The Cuckoo is also called Koyal/Koyila/Kokila which is not able to built nest or hatch the eggs of their own may be because of their size. Mostly they lay their eggs in the crow’s, Drongo’s or other bee-eater nest as they cannot differentiate between its own and Cuckoo’s eggs and more the hatched eggs looks like the same of the host parents. The Koel is also reported to use the Jungle Crow as its foster parent in some areas, and there are also rare reports of its conning oriole and drongo species. Starling and mynas are their victims in Malaysia.
It is said that the cuckoo never brought up their own babies. It is true as the diet of the adult Cuckoos are fruits but their baby bird’s needs lots of protein rich diet to grow quickly and healthily as is required for all baby birds. Cuckoo is Brood parasites, which mean to organisms that rely on others to raise their young. As an adult Cuckoo depends upon fruits but its baby bird’s needs non-vegetarian food full of rich protein? So female Cuckoo lays its eggs in hurry in the nest of other birds like Crow, Drongos or other bee-eater birds whose eggs mimic and resemble to hosts eggs and by doing so it break and through away the original eggs of the birds and replace its own. Cuckoo is not only the bird which uses this strategy. Cuckoo species and some other birds like Brown Headed Cowbirds use Mafia tactics. The female will watch the nest in which she lays her egg. If the host pushes out the Cuckoo's egg, the female Cuckoo will return to the nest and throw out the host's eggs. By virtue of experience host birds have come to learn that it is better to raise an extra chick than to lose all their own. It hardly matters if the eggs may mimic the host's eggs or not or even identified by the host.
This behaviour of the Cuckoo cannot be called laziness, evil or negativity rather host never seen step motherly treatment but continue to nourish with love, generously and up-lift until the babies. As the Cuckoos eggs have thicker and stronger shell and hatches much faster than the original host bird eggs and started chirp to drive the attention of the host parents to feed them non-vegetarian rich protein and sometimes destroy the hatching process of the host parent’s eggs. Crows/Drangos or other bee-eater birds feed them until they start chirping, and when host identifies the difference between its own babies then kicks the Cuckoo's babies out of the nest. By that time they grow enough strong wings to fly.

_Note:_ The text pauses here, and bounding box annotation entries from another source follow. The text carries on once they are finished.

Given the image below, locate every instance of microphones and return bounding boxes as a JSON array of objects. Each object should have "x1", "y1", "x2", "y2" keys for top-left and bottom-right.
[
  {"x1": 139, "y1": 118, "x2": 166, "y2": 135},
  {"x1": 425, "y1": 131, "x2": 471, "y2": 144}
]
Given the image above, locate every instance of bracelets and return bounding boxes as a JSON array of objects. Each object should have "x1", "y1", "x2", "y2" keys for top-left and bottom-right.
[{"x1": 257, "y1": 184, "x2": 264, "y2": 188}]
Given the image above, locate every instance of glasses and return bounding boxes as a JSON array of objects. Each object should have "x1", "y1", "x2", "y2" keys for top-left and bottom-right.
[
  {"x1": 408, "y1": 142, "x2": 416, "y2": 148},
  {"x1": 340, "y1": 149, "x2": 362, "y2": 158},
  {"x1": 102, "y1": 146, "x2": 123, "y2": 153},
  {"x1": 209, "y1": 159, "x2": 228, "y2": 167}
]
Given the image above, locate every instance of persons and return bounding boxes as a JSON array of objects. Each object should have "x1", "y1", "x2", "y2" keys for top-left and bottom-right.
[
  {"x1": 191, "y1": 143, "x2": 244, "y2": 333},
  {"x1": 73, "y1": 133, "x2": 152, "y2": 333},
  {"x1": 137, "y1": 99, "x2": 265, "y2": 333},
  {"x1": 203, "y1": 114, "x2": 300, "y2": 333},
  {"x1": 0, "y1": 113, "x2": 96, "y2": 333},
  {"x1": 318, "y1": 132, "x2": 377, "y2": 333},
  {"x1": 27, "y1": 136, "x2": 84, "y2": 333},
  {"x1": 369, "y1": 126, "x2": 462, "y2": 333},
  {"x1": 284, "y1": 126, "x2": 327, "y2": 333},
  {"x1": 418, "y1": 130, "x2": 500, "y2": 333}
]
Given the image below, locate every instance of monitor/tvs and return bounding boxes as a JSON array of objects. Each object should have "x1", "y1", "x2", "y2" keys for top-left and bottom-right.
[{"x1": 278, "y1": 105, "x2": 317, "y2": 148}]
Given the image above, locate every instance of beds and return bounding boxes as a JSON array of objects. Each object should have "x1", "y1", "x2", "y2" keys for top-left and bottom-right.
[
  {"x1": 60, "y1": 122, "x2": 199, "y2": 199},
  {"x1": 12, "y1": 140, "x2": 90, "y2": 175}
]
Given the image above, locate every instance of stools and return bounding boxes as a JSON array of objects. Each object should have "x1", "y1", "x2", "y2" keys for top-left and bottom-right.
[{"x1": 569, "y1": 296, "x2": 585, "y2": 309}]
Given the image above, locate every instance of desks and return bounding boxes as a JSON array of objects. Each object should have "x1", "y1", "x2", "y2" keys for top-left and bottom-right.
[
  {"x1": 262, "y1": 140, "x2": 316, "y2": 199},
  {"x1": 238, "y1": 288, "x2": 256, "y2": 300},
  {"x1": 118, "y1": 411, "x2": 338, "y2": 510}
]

The cuckoo is one of the most widespread breeding birds in Europe, and is only absent from Iceland. It also breeds throughout Asia east to Japan. Female cuckoo lays between 12 to 22 eggs per season almost one each in different nests. Unlike most birds, female cuckoos lay their eggs in the afternoon rather than the morning. Though cuckoo eggs usually resemble those of their host, around 20% are rejected so never hatch.
Though there are 54 species of Old World cuckoos, just two live in Europe: most live in Africa, Asia and Australasia. The common cuckoo is the only member of the family that calls cuckoo-cuckoo-cuckoo while others have loud voices but totally different calls. One can hear its sounds in spring session and if you respond to its voices loudly it continue to repeat.
It is usually said that Crow is smart but Cuckoo is smarter and even smart guys are duped by the Asian Koel scientifically known as (Eudynakys scolopaceus) that is why it is called a truant parent and to ensure well keep-up and highly protein diet takes on the role of a brood parasite of the house crow. The female Koel smartly approaches the un-guarded nest of the house crow in the evening lay eggs and slip away. The male play the role of distracting the house crow to help the female to do the job. It is also reported that the Koel being fed along with young House Crows and sometimes there were only Koel young. This depends on whether the mother Koel was able to remove the crow’s eggs (or may be the nestlings later on) from the nest. Unlike some parasitic cuckoos, the nestlings of Koel are reported not to eject the young of their foster parents. “I have seen fledglings of Why has not anybody attempted an in-depth study of the fascinating House Crow-Asian Koel relationship? In fact, this subject was suggested as a topic for a doctoral dissertation by the late Mr. J.C. Daniel (former Director of the BNHS), but the student was not interested, commenting later to me “a PhD on crows”! With surveillance and spy cameras now much more easily available and cheaper, obtaining data for a study would be much easier — any takers?”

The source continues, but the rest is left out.